ABOUT THIS EXERCISE
Every entry is to be returned exactly as it stands; the pictures are to be dropped.

RECORDS FOR THIS TASK
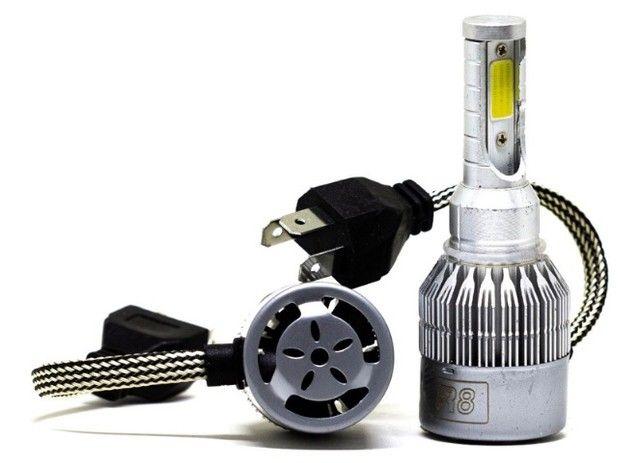 Par lâmpada led H4 6500K R8 - Foto 4
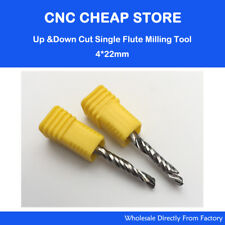 2 HQ Up & Down 4x22MM One Single Flute Spiral Cutter Wood PVC MDF CNC Router Bit
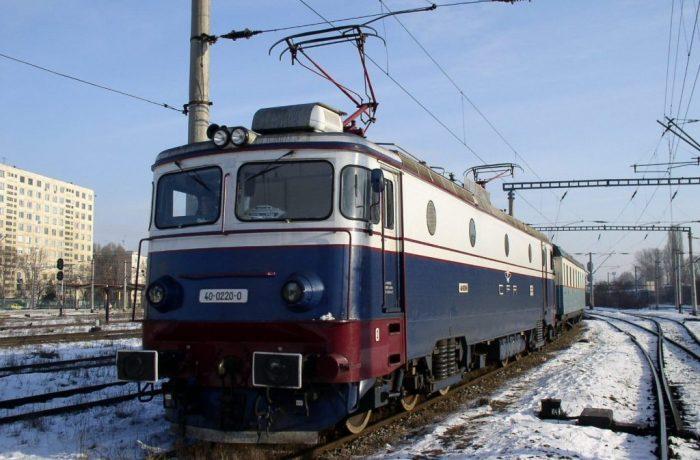 4% dintre cele 1.200 de trenuri care circulă zilnic în România, ANULATE!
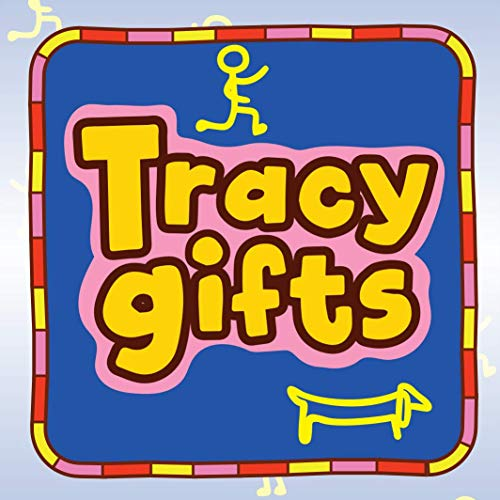 Tracy Gifts got Eaglewood?.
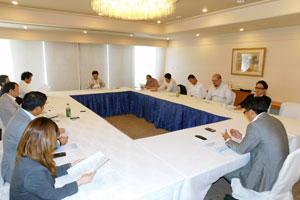 全日本同和会 東京都連合会 第1回 常任理事会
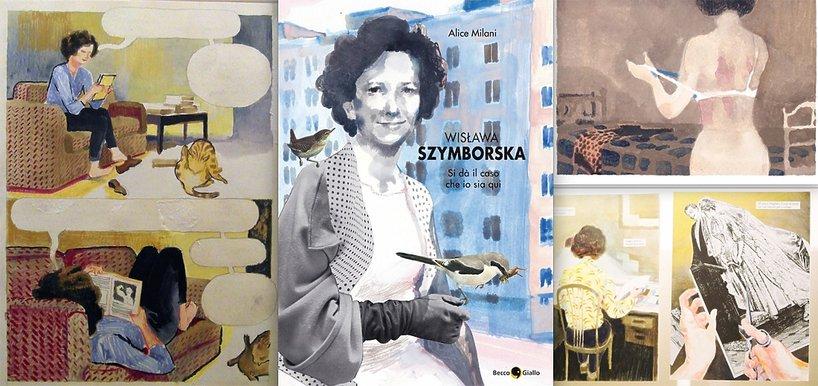 Wisława Szymborska. Si da il caso che io sia qui
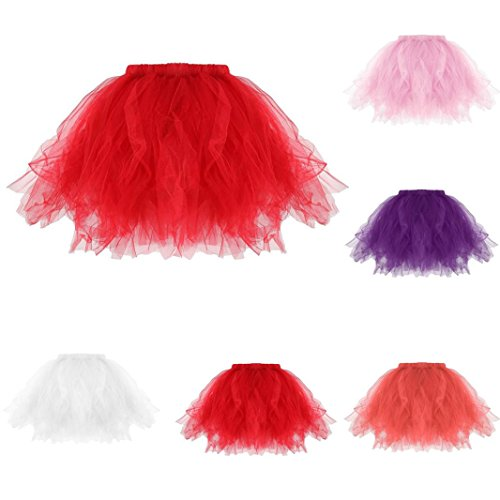 KaloryWee Womens High Quality Pleated Tutu Adult Tutu Skirt Pleated Mini Skirts (rot) (Stretch-cord Graue)
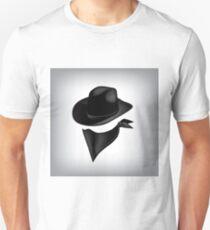 Bandit hat and bandana T-Shirt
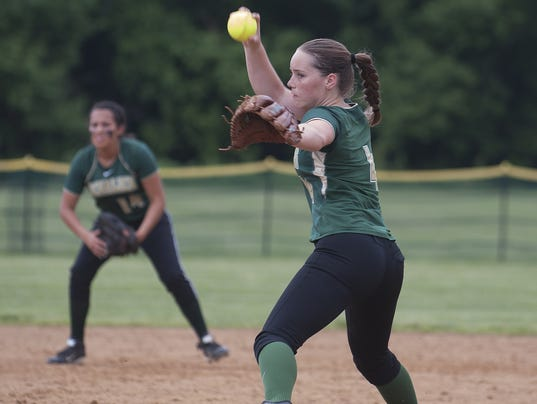 Schalick's Gracie Meyer pitches against Gloucester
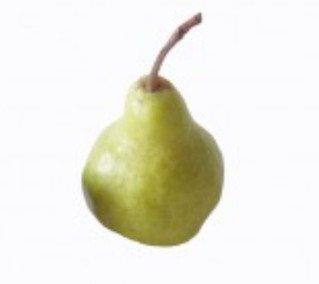 Pear Balsamic $19.95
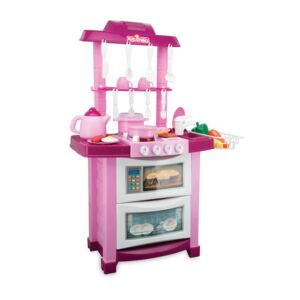 KITCHEN PLAY SET - HWA752901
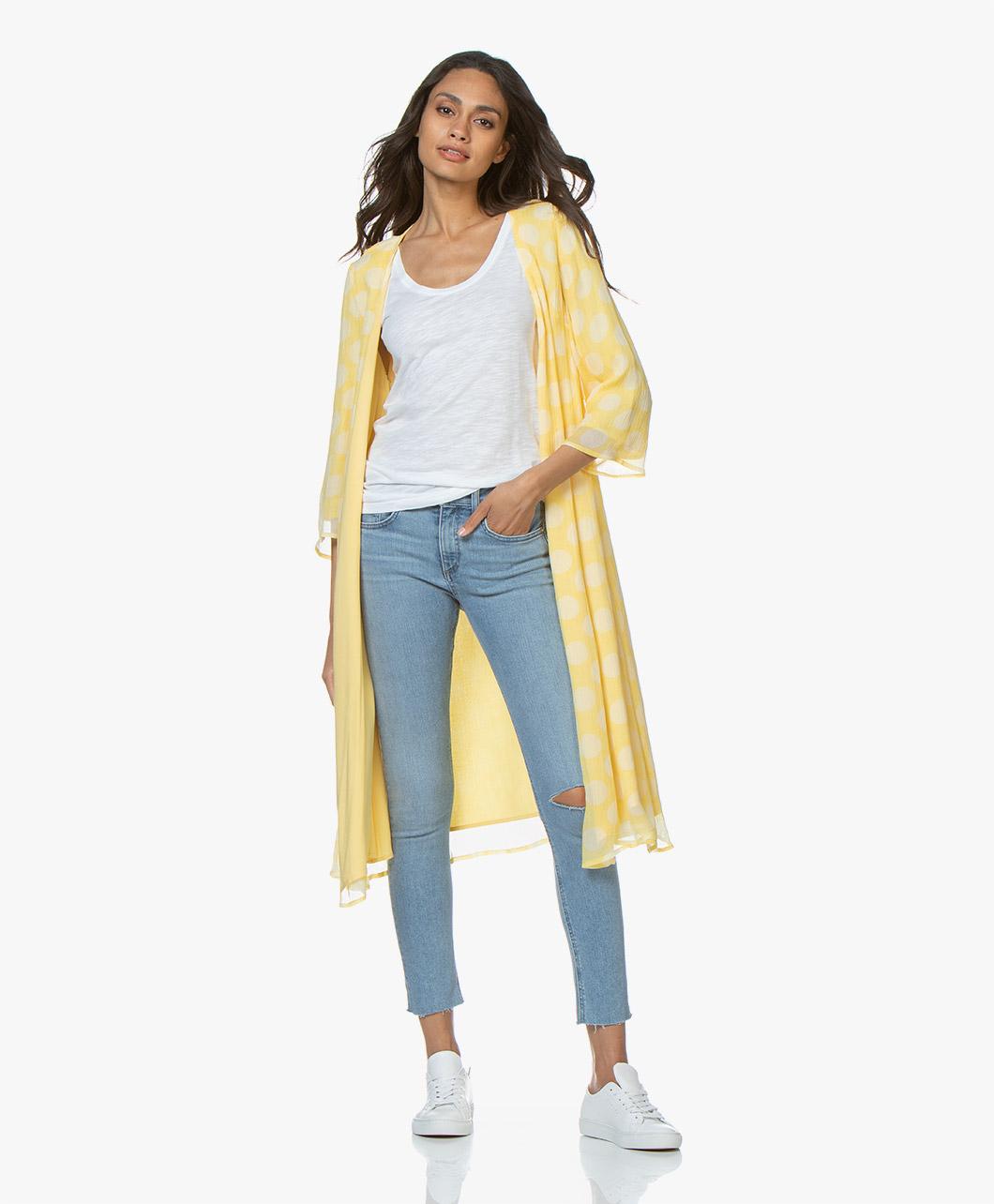 Immagine di American Vintage Dress Iristate Printed Wrap in Diva Yellow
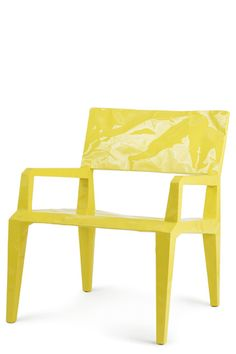 """EASY CHAIR """"MISTER BUGATTI"""" 2006   2/10 MM LAMINATED STEEL SHEET METAL. CRUMPLED AND TIN WELDED. DUAL-COMPONENT PU FOAM FILLING. LACQUER.  H : 70 CM W : 60 CM D : 62,5 CM 6460 G  CAPPELLINI, ITALY."""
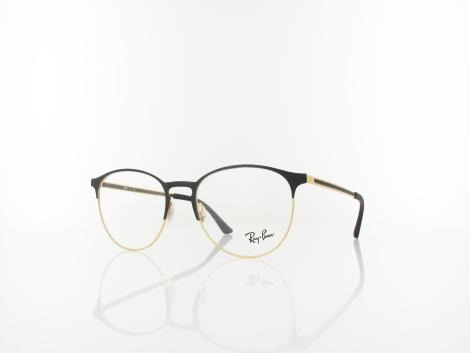 Ray Ban RX6375 2890 53 gold top in black von Ray Ban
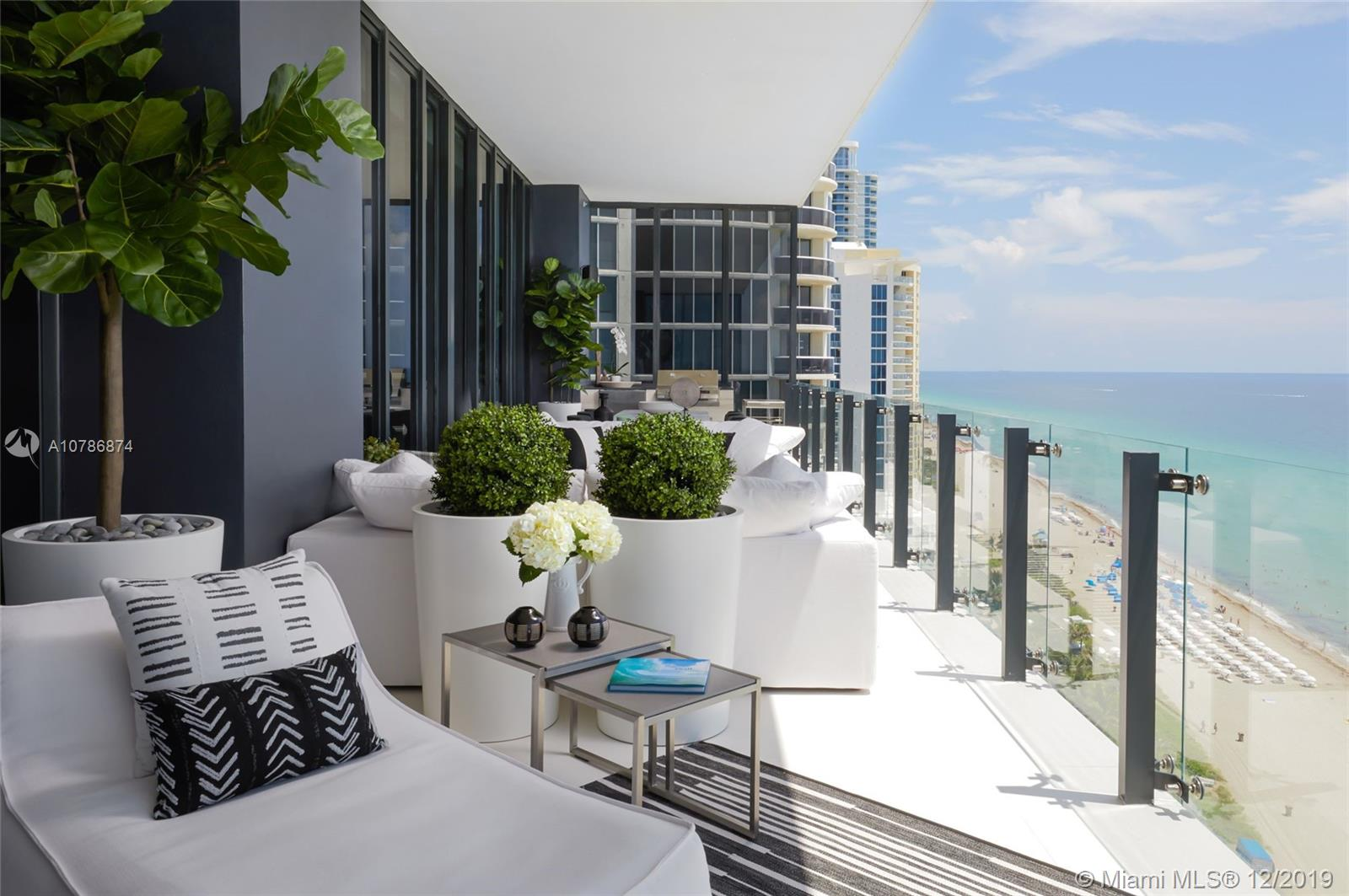 17141 Collins ave-1501 sunny-isles-beach-fl-33160-a10786874-Pic02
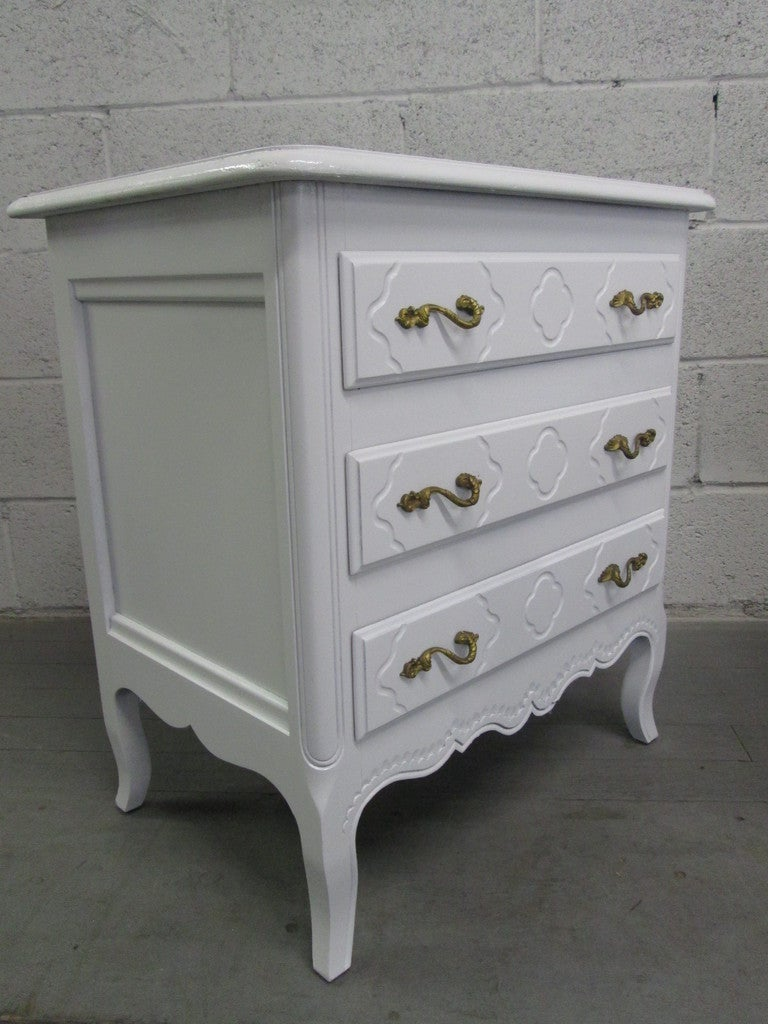 Pair French Style Nightstands Chests 2
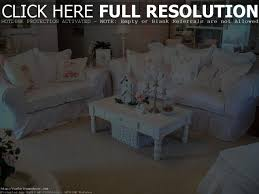 shabby chic decor for cheap modern home designs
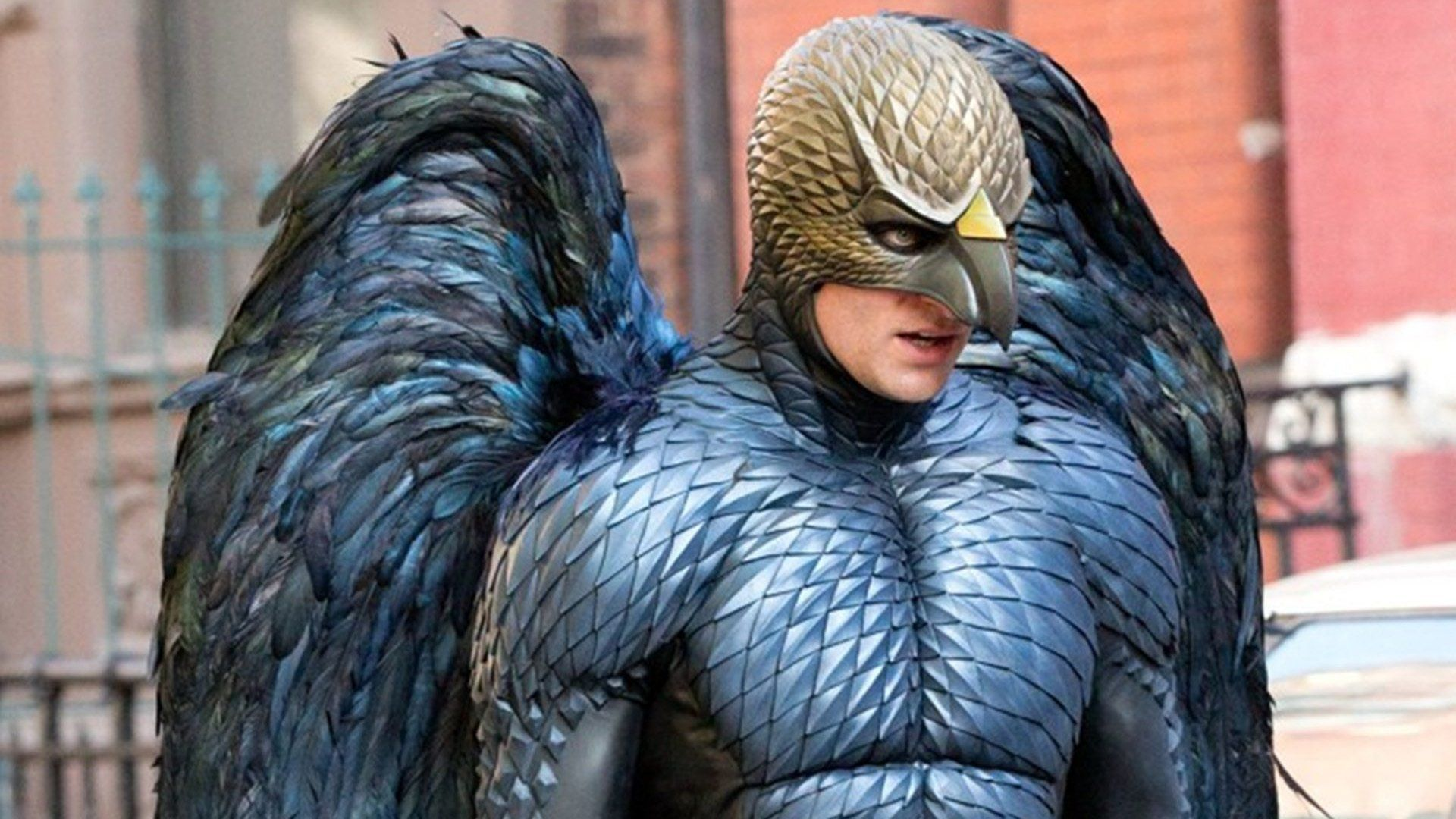 1920x1080 Birdman Wallpapers HD Download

WRITTEN SOLUTION
 Par lâmpada led H4 6500K R8 - Foto 4
 2 HQ Up & Down 4x22MM One Single Flute Spiral Cutter Wood PVC MDF CNC Router Bit
 4% dintre cele 1.200 de trenuri care circulă zilnic în România, ANULATE!
 Tracy Gifts got Eaglewood?.
 全日本同和会 東京都連合会 第1回 常任理事会
 Wisława Szymborska. Si da il caso che io sia qui
 KaloryWee Womens High Quality Pleated Tutu Adult Tutu Skirt Pleated Mini Skirts (rot) (Stretch-cord Graue)
 Bandit hat and bandana T-Shirt
 Schalick's Gracie Meyer pitches against Gloucester
 Pear Balsamic $19.95
 KITCHEN PLAY SET - HWA752901
 Immagine di American Vintage Dress Iristate Printed Wrap in Diva Yellow
 """EASY CHAIR """"MISTER BUGATTI"""" 2006   2/10 MM LAMINATED STEEL SHEET METAL. CRUMPLED AND TIN WELDED. DUAL-COMPONENT PU FOAM FILLING. LACQUER.  H : 70 CM W : 60 CM D : 62,5 CM 6460 G  CAPPELLINI, ITALY."""
 Ray Ban RX6375 2890 53 gold top in black von Ray Ban
 17141 Collins ave-1501 sunny-isles-beach-fl-33160-a10786874-Pic02
 Pair French Style Nightstands Chests 2
 shabby chic decor for cheap modern home designs
 1920x1080 Birdman Wallpapers HD Download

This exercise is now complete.